Approximately 2 years before Case 1, the other brother of Patient 1 (a 21-year-old ASA I patient at the time; Case 3) had undergone knee arthroplasty at another center. We obtained information about this case from Patient 1 and in a telephone conversation with Patient 3. No specifics regarding the drugs or equipment used were available; however, this brother had also undergone spinal anesthesia and there were no unexpected events during the procedure. His discharge was delayed approximately 48 hours because of motor and sensory blockade of the lower extremities. We offered to perform magnetic resonance imaging, but the patient did not accept it.

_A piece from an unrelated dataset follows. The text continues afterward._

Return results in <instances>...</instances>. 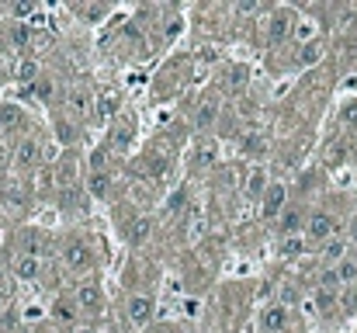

We first speculated that prolonged motor and sensory blockade after spinal anesthesia in this family could be from complications of the procedure; however, the genetic factors may be involved in some way. In cases with prolonged block, the differential diagnosis should include hematoma formation secondary to spinal intervention, cauda equina syndrome, transient radicular irritation (TRI), and anterior spinal artery syndrome.⁵ There was no pain, paresthesia, or hemorrhage during the insertion of the spinal needle, and spinal puncture was successful at the first attempt in our case. Thus, development of hematoma or nerve damage because of needle insertion was unlikely. Moreover, the patient did not develop low blood pressure that would decrease blood flow, nor had been administered intravenous vasopressor drugs. Considering the height of the patient, the bupivacaine and opioid doses used were in accordance with the suggested doses in the literature. No other neurological symptoms or signs developed in conjunction with prolonged sensory and motor block in the postoperative period in our patient. Transient neurological symptoms (TNS) and TRI are terms used to describe bilateral pain in the lower back or buttocks and/or radiating down the lower extremities that develop after recovery from spinal anesthesia. They are not accompanied by any motor, sensory, or sphincter dysfunction or signs of meningeal irritation.⁶ Cauda equina syndrome and TRI are associated with accompanying vascular conditions, old age, epinephrine, or hyperbaric bupivacaine use, and the lithotomy position in patients undergoing spinal anesthesia. The causative mechanism is suggested to be nerve cell membrane damage and neuronal injury because of the high concentrations of local anesthetics.⁵ We did not detect any additional neurological symptom or sign in our case that could be associated with the aforementioned pathologies.

We believe that genetic factors deserve further consideration in such cases. Future studies and case reports are warranted to elucidate the etiology and to identify potential contributing factors.